• **DIRECTIONS**
A - In the blog post, on which page of the ePub copy of Meatspace does the writer say the second "book" begins?
B - Quote the part of the blog post starting at "I’m two hundred" and ending at "one’s online persona?".

• **DOCUMENT EXTRACT**
------------------------------

I’m two hundred of seven hundred pages in. I don’t know whether to read twenty pages a day (takes about an hour) until I finish, or give up and return the book to the library now so that a better person can glean something from the fact that Sylvia Plath uses the word rape more frequently than I would have suspected. Let’s see if I can make a poll.

[poll id=”2″]

I’m all about the plugins this week.

I have a sleeping kitten on my lap, so no matter what, life’s pretty decent today.

Review of Meatspace by Nikesh Shukla

Is it not fitting that right after I decide to cut back social media/email, I get a book from Netgalley about the drain, yet the draw, of cultivating one’s online persona?

But before I review, I need to make one thing clear: Meatspace isn’t one book. Meatspace is two books. In my ePub copy, there’s a charming book that’s a fun diversion from real life from pages 1 to 216. Then from near the top of page 216 to the last page of book on page 229, comes a book that is such a waste of my and everyone’s time that I wanted to throw my kobo against the wall and DSAFJADSLRFE*RF#@%$!$GFSDAF.

So let’s divide this review in two then. I’ll try to get a nifty spoiler box for my review of the ending, as it gives all away and perhaps my upbeat review of the earlier 94% of the book will convince you to take a chance, no matter how idiotic the ending is.

------------------------------

• **PROVIDED RECORDS**
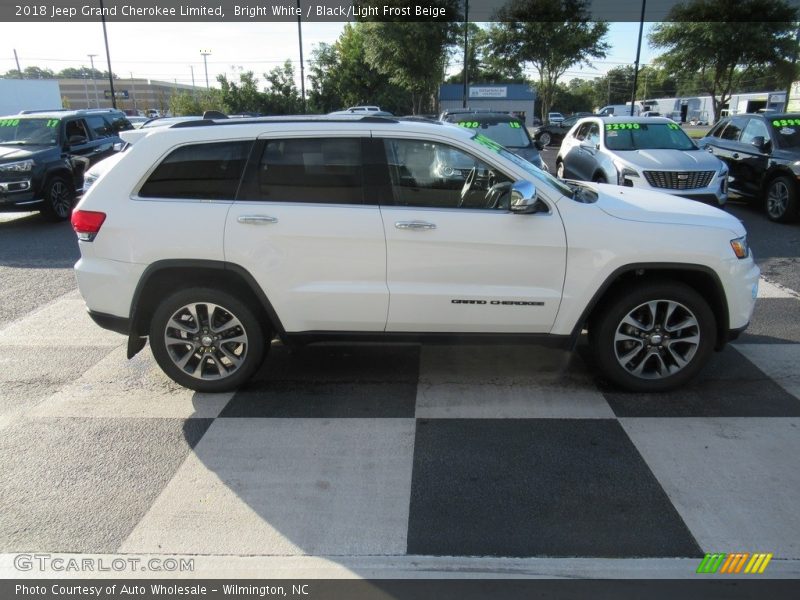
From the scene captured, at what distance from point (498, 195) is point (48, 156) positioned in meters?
9.88

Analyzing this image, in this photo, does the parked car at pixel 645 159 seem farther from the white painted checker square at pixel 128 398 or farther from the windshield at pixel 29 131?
the windshield at pixel 29 131

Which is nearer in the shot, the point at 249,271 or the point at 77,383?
the point at 249,271

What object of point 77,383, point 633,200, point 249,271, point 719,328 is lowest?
point 77,383

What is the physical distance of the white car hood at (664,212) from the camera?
4.06 meters

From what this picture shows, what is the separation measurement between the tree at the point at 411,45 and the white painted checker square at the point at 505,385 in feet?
92.9

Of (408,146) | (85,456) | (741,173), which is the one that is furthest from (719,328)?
(741,173)

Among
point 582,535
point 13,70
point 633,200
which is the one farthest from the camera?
point 13,70

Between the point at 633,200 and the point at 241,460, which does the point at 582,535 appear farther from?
the point at 633,200

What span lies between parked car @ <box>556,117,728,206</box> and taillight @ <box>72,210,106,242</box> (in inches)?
308

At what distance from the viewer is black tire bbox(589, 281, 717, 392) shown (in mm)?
4129

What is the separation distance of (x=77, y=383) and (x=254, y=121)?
7.88ft

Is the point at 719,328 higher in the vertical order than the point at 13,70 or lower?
lower

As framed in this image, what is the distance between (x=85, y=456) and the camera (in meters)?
3.65

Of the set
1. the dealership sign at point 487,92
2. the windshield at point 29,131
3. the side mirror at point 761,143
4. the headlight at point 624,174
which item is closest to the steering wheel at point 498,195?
the headlight at point 624,174
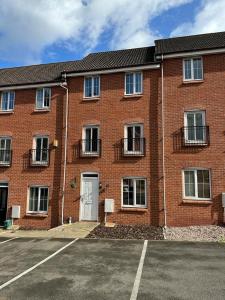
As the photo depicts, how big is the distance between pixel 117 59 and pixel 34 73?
6.28 metres

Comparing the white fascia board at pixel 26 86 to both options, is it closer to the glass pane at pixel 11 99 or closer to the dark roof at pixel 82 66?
the dark roof at pixel 82 66

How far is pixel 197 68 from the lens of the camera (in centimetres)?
1638

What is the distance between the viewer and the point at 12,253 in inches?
436

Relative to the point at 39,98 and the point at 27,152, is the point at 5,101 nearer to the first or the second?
the point at 39,98

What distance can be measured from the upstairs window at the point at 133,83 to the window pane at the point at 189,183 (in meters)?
5.53

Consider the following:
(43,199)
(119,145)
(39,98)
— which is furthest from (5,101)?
(119,145)

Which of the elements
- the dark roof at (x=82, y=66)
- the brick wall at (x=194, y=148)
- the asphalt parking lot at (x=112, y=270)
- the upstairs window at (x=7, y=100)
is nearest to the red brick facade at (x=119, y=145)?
the brick wall at (x=194, y=148)

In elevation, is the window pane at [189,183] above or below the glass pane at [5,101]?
below

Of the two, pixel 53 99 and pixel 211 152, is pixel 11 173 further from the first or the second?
pixel 211 152

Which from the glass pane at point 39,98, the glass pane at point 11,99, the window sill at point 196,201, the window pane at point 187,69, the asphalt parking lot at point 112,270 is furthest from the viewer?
the glass pane at point 11,99

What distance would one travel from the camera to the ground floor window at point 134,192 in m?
16.1

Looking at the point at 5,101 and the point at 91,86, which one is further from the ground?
the point at 91,86

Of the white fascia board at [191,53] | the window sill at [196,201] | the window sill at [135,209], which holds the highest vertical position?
the white fascia board at [191,53]

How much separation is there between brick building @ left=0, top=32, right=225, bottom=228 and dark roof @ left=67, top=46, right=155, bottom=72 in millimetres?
80
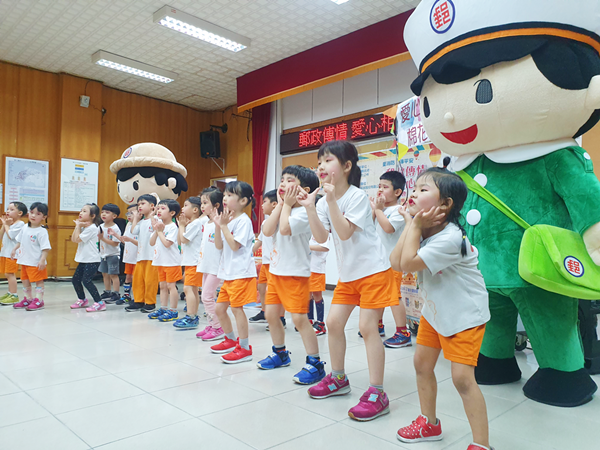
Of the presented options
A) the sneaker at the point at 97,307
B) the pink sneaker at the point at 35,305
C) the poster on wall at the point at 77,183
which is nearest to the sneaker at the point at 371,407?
the sneaker at the point at 97,307

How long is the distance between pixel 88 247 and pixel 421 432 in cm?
422

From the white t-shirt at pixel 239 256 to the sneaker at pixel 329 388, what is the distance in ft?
3.10

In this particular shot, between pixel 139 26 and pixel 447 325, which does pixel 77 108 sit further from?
pixel 447 325

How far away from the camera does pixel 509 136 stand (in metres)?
2.02

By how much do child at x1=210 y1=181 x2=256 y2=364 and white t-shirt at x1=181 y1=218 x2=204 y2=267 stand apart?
104cm

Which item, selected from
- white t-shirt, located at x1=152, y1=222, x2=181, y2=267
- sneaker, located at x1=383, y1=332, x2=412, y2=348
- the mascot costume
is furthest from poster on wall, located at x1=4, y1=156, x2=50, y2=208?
the mascot costume

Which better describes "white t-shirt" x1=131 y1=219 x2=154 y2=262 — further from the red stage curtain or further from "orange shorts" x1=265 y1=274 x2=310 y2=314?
the red stage curtain

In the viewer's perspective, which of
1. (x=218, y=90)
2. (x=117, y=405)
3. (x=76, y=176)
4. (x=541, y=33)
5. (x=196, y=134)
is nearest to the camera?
(x=541, y=33)

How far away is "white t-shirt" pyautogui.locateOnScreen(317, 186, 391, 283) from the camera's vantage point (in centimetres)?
200

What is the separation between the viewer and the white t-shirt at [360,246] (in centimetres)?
200

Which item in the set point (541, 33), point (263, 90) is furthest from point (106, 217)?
point (541, 33)

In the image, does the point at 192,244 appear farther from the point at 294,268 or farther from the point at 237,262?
the point at 294,268

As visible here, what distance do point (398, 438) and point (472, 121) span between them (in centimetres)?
141

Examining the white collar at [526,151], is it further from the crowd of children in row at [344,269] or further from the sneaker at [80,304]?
the sneaker at [80,304]
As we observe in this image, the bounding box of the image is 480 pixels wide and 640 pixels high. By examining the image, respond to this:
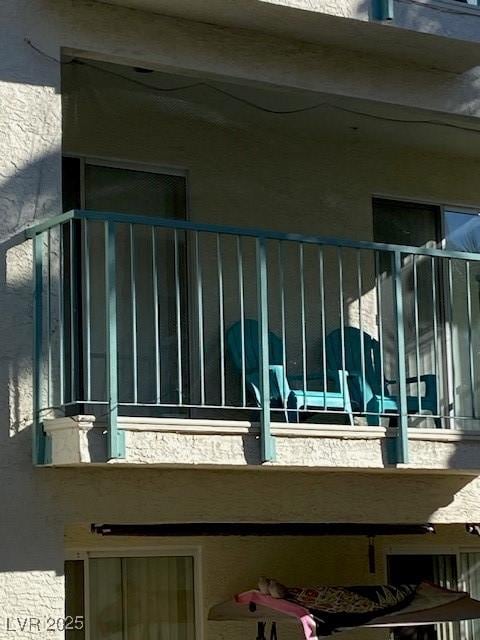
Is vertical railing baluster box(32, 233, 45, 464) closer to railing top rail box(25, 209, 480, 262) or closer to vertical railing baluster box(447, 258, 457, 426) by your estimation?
railing top rail box(25, 209, 480, 262)

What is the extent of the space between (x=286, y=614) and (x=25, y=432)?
2272 millimetres

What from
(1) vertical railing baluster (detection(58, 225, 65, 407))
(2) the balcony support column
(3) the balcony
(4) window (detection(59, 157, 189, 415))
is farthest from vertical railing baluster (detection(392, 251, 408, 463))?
(2) the balcony support column

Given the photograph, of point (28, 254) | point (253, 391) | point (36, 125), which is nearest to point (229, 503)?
point (253, 391)

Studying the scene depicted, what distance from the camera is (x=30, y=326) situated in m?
8.45

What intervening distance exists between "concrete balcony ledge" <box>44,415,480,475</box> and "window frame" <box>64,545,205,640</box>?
177 cm

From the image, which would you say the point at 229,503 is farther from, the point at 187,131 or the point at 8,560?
the point at 187,131

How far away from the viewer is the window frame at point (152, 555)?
9.73 m

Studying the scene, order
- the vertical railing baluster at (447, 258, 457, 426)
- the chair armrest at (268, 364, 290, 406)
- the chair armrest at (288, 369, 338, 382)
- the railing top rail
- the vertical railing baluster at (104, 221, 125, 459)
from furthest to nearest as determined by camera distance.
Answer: the chair armrest at (288, 369, 338, 382)
the vertical railing baluster at (447, 258, 457, 426)
the chair armrest at (268, 364, 290, 406)
the railing top rail
the vertical railing baluster at (104, 221, 125, 459)

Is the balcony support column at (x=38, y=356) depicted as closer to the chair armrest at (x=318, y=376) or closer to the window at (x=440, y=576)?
the chair armrest at (x=318, y=376)

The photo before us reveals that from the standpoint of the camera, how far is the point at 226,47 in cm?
947

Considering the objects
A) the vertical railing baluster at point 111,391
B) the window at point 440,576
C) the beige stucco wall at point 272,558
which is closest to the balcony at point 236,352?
the vertical railing baluster at point 111,391

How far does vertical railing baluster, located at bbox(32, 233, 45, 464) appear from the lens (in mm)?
8289

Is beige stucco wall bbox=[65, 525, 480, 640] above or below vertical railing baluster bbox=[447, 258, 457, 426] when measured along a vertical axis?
below

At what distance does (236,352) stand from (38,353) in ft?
5.90
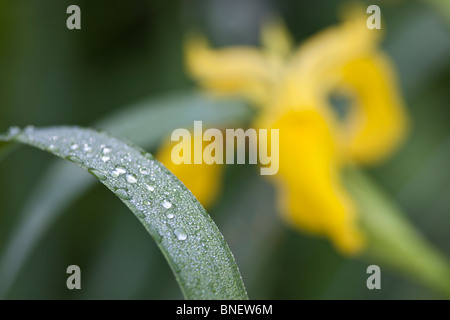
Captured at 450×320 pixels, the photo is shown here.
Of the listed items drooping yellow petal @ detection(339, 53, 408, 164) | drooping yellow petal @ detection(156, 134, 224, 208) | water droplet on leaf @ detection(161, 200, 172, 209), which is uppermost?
drooping yellow petal @ detection(339, 53, 408, 164)

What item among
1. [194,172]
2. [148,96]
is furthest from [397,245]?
[148,96]

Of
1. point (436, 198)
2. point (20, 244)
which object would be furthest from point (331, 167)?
point (436, 198)

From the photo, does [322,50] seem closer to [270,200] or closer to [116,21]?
[270,200]

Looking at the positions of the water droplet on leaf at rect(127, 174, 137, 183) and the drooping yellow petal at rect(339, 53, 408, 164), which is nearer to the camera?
the water droplet on leaf at rect(127, 174, 137, 183)

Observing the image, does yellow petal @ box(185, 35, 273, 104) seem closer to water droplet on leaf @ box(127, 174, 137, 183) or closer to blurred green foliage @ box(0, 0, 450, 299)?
blurred green foliage @ box(0, 0, 450, 299)

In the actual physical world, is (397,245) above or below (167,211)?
above

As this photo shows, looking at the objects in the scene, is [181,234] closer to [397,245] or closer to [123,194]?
[123,194]

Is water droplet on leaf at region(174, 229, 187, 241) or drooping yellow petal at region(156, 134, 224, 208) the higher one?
drooping yellow petal at region(156, 134, 224, 208)

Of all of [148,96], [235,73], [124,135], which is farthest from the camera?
[148,96]

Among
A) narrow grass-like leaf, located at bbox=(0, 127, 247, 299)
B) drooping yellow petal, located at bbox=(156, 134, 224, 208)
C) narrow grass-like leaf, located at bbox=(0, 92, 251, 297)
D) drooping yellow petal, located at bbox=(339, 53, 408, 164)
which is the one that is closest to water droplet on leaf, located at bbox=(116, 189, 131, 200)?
narrow grass-like leaf, located at bbox=(0, 127, 247, 299)
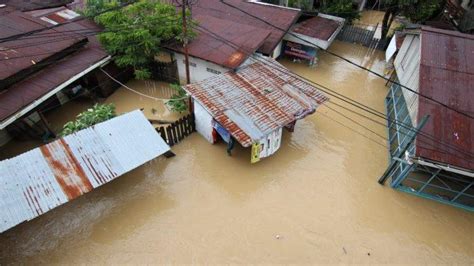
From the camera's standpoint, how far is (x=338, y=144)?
42.8 feet

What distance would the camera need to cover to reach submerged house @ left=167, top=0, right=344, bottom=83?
46.2 ft

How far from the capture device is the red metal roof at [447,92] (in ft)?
29.7

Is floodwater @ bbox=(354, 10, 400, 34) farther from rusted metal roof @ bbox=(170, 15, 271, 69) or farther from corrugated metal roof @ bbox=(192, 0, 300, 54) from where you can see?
rusted metal roof @ bbox=(170, 15, 271, 69)

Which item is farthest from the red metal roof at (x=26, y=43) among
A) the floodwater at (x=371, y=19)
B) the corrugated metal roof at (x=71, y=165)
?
the floodwater at (x=371, y=19)

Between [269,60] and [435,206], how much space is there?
9.52 m

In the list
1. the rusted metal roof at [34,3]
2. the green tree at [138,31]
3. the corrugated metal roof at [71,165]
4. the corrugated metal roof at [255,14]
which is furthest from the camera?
the rusted metal roof at [34,3]

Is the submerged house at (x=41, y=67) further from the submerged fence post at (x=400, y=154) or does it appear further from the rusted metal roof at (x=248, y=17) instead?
the submerged fence post at (x=400, y=154)

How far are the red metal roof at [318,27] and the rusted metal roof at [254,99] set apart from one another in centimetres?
597

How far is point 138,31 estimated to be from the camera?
13148 mm

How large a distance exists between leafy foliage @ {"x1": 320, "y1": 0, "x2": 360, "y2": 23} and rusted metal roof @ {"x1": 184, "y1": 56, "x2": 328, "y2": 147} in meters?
11.3

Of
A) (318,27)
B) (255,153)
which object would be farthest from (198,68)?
(318,27)

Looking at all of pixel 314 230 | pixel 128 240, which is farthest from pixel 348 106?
pixel 128 240

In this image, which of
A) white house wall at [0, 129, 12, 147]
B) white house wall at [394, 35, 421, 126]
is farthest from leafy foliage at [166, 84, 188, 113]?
white house wall at [394, 35, 421, 126]

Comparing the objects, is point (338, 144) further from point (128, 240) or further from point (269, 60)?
point (128, 240)
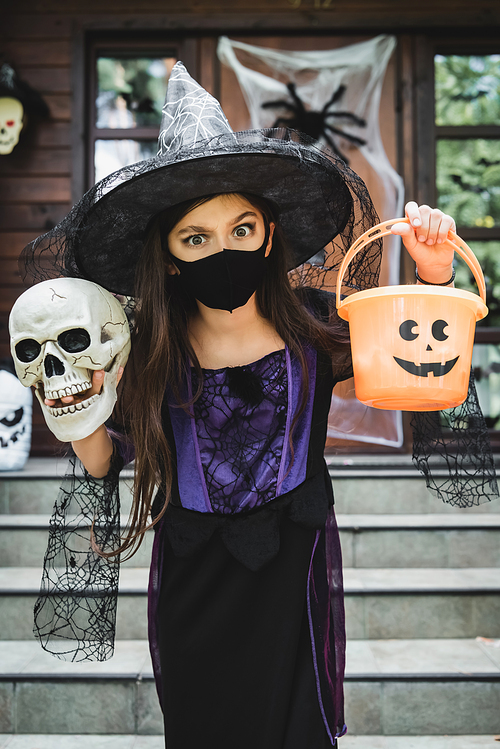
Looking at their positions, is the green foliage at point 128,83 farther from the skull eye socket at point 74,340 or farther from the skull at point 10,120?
the skull eye socket at point 74,340

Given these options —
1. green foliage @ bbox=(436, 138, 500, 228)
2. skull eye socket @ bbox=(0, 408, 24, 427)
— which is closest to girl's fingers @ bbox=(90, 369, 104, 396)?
skull eye socket @ bbox=(0, 408, 24, 427)

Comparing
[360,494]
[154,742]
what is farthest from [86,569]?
[360,494]

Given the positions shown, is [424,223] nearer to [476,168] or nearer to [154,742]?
[154,742]

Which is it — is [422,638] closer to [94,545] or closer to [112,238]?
[94,545]

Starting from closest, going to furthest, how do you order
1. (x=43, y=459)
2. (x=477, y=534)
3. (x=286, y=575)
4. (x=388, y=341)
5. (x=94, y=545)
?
(x=388, y=341), (x=286, y=575), (x=94, y=545), (x=477, y=534), (x=43, y=459)

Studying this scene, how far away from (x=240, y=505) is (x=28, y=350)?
21.3 inches

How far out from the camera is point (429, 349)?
1.19 meters

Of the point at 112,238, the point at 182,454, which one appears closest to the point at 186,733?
the point at 182,454

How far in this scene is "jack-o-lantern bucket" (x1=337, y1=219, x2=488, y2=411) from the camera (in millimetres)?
1179

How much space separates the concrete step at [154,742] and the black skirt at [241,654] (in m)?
1.23

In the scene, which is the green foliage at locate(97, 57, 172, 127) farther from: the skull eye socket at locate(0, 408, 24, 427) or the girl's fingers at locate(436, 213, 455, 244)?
the girl's fingers at locate(436, 213, 455, 244)

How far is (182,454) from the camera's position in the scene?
140 centimetres

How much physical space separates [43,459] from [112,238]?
325 cm

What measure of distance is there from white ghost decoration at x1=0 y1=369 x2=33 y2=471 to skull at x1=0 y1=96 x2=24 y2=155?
1650 mm
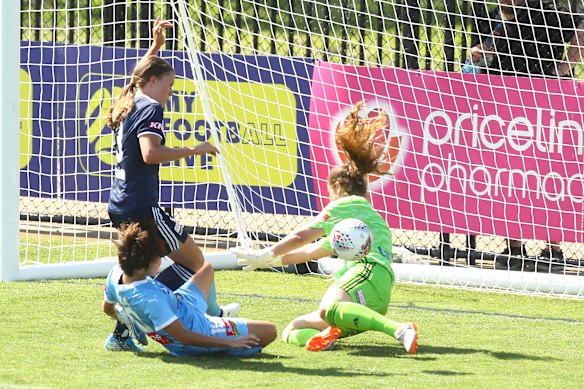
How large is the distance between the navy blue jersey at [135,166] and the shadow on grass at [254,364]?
2.86ft

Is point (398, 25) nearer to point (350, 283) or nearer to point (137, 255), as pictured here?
point (350, 283)

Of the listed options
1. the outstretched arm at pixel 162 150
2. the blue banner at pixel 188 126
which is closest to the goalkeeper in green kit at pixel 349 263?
the outstretched arm at pixel 162 150

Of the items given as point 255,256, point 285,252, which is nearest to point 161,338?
point 255,256

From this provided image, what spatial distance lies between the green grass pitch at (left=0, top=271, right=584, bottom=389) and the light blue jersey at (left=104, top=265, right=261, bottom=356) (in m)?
0.09

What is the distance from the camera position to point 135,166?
21.7ft

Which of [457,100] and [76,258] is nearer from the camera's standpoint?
[457,100]

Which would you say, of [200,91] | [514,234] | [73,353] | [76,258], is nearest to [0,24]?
[200,91]

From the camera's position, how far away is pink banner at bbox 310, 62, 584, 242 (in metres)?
9.29

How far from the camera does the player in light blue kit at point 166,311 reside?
5918 millimetres

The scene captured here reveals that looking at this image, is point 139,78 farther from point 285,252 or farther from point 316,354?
point 316,354

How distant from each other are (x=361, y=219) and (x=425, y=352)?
33.0 inches

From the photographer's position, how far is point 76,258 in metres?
10.4

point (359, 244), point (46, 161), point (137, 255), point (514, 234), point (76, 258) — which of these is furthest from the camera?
point (46, 161)

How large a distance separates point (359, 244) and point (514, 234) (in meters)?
3.42
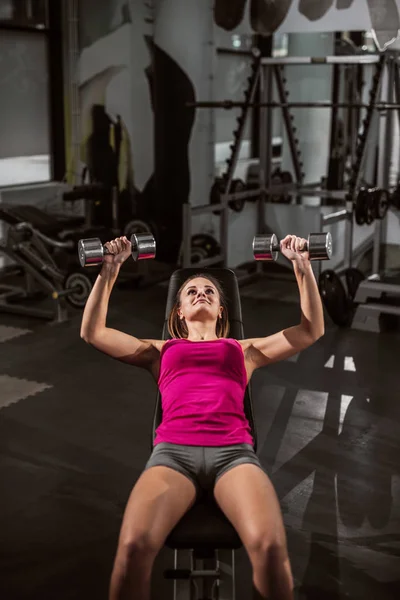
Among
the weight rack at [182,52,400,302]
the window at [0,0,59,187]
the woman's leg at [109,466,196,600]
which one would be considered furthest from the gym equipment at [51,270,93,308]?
the woman's leg at [109,466,196,600]

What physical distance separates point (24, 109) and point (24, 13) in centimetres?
72

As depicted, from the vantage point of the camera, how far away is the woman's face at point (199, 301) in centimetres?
209

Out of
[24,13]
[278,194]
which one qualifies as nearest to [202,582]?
[278,194]

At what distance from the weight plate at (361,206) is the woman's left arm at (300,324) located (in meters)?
2.70

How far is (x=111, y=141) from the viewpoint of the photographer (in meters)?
6.22

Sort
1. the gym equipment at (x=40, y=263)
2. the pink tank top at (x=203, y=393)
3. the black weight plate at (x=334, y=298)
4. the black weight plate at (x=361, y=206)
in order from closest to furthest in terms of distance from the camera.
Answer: the pink tank top at (x=203, y=393) < the black weight plate at (x=334, y=298) < the black weight plate at (x=361, y=206) < the gym equipment at (x=40, y=263)

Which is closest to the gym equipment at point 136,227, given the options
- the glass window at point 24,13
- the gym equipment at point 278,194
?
the gym equipment at point 278,194

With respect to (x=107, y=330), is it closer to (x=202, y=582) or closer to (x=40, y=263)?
(x=202, y=582)

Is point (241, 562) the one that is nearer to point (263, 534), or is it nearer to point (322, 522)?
point (322, 522)

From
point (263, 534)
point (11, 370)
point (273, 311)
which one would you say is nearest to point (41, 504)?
point (263, 534)

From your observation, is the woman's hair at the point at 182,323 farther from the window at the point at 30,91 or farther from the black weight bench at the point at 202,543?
the window at the point at 30,91

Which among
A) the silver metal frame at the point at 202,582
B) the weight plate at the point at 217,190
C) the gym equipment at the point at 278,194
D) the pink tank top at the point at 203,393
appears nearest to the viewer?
the silver metal frame at the point at 202,582

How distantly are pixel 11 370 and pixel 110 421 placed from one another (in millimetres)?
881

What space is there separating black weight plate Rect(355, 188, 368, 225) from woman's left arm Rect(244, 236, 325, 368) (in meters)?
2.70
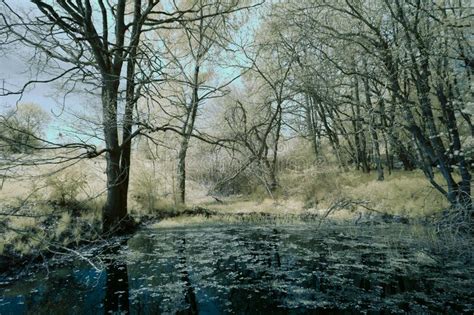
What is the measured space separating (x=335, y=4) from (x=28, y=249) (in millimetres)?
9267

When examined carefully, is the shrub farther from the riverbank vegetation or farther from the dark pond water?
the dark pond water

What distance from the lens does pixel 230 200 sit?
61.5ft

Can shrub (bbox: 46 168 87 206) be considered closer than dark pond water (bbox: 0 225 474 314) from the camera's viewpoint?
No

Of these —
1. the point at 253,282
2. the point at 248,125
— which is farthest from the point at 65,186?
the point at 248,125

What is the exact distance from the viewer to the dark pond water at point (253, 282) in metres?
4.64

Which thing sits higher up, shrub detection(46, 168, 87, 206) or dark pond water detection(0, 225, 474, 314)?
shrub detection(46, 168, 87, 206)

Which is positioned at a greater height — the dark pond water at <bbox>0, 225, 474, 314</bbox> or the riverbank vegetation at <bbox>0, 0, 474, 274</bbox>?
the riverbank vegetation at <bbox>0, 0, 474, 274</bbox>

------------------------------

• **WRITTEN RESPONSES**
A - Near the top of page 216.

B -
I’m two hundred of seven hundred pages in. I don’t know whether to read twenty pages a day (takes about an hour) until I finish, or give up and return the book to the library now so that a better person can glean something from the fact that Sylvia Plath uses the word rape more frequently than I would have suspected. Let’s see if I can make a poll.

[poll id=”2″]

I’m all about the plugins this week.

I have a sleeping kitten on my lap, so no matter what, life’s pretty decent today.

Review of Meatspace by Nikesh Shukla

Is it not fitting that right after I decide to cut back social media/email, I get a book from Netgalley about the drain, yet the draw, of cultivating one’s online persona?